All in all I would call it a fun and successful trip. The scenery and hiking are top notch, as is the "wilderness feel" of the run. The whitewater was quite mild though, and the majority of the trip was flat water. I would definitely do it again, but would look for a little more water. I think the most important thing about this trip is to take enough time to fully enjoy it. I could see it sucking if you were in a hurry to paddle the flats.


----------



## lmyers (Jun 10, 2008)

One more pic to share, myself and the fully loaded Pyranha Fusion. A great boat for kayak self-support.


----------



## CBrown (Oct 28, 2004)

Cool. Looks fun. Was the put in shady?
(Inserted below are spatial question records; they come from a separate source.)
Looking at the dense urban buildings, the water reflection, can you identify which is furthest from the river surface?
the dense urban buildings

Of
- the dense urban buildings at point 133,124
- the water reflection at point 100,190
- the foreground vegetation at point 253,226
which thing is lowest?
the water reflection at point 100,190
Just wondering why the better option was paddling in under the moon.


----------



## yetigonecrazy (May 23, 2005)

thanks for the report Logan. Super bummed I wasn't able to make it, but looks like you guys had fun!


----------



## Rojo (May 31, 2012)

*Great report!*

Looks like you took out at the west ramp. Was the Tetilla ramp gated after dark?
I kayaked Whiterock as a rushed day trip nearly 7 years ago and saw the biggest beaver (Castor canadensis) on that lower flat water stretch, then raced a motorized canoe to the same ramp. Any rattlebugs or scorpion stories? How about ELF images from Pilar?
Thanks for the inspiration. Now I'll plan a long weekend family trip for next spring with more water for the raft and a motor for the lake section.


----------



## caspermike (Mar 9, 2007)

Looks nice, gotta love self support missions!
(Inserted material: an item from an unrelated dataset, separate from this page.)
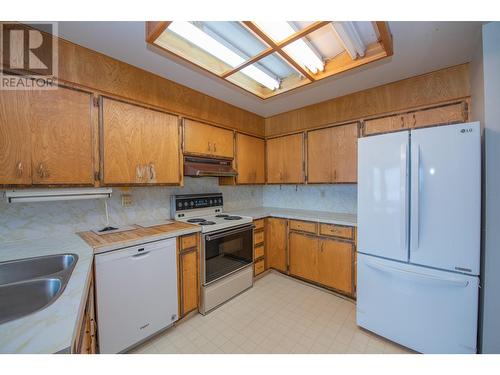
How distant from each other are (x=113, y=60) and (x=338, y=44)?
1882mm

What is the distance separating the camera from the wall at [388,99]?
72.5 inches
That first pic is classic, those handlebars are legit


----------



## Canada (Oct 24, 2006)

*I helped build the little dam below that waterfall about 30 years ago*

Thanks for putting up some pictures!


----------



## Phil U. (Feb 7, 2009)

Nice, Logan. But I thought you were supposed to put your gear in your boat...


----------



## gbmaz (Oct 7, 2007)

Great trip report. I have run the canyon twice, but always at 4000cfs+. Ancho Canyon is much rowdier at that level. Definitely 3+, maybe 4.

You have me motivated to try a low water run. My wife and I have JPW Fat Cats (Display Products) which are perfect for low water with sandbars.


----------



## lmyers (Jun 10, 2008)

CBrown said:


> Cool. Looks fun. Was the put in shady? Just wondering why the better option was paddling in under the moon.


Buckman Crossing is a major party spot for Santa Fe locals, and stories have been told of the group that left a vehicle there to do a multi-day, only to come back and find it stripped, burned and rolled into the river.... We didn't see anyone there, but there was lots of beer trash and evidence of recent partying. Plus the sand was pretty deep, and I was glad I didn't try and take my Subaru in.... We both decided we wanted to rest, and were pretty sure it would be more difficult then boating downstream a little ways.



Rojo said:


> Looks like you took out at the west ramp. Was the Tetilla ramp gated after dark?
> I kayaked Whiterock as a rushed day trip nearly 7 years ago and saw the biggest beaver (Castor canadensis) on that lower flat water stretch, then raced a motorized canoe to the same ramp. Any rattlebugs or scorpion stories? How about ELF images from Pilar?
> Thanks for the inspiration. Now I'll plan a long weekend family trip for next spring with more water for the raft and a motor for the lake section.


I don't think it was gated, but we never made it over there. We had a shuttle mishap and ended up on the west side and just decided to go with it instead of driving around to Tetilla. Probably only added about 10 minutes of paddling to the trip (since there was no headwind!). We saw a rather large beaver too. No rattlesnakes or scorpions (luckily) we were careful though. I only took 1 photo from Pilar (because my camera isn't waterproof) and it was Souse from the takeout:










I thought it was fun at 185 cfs. I wouldn't drive down there just for it, but it was nice after 2.5 days of flat water to run something with a little more action.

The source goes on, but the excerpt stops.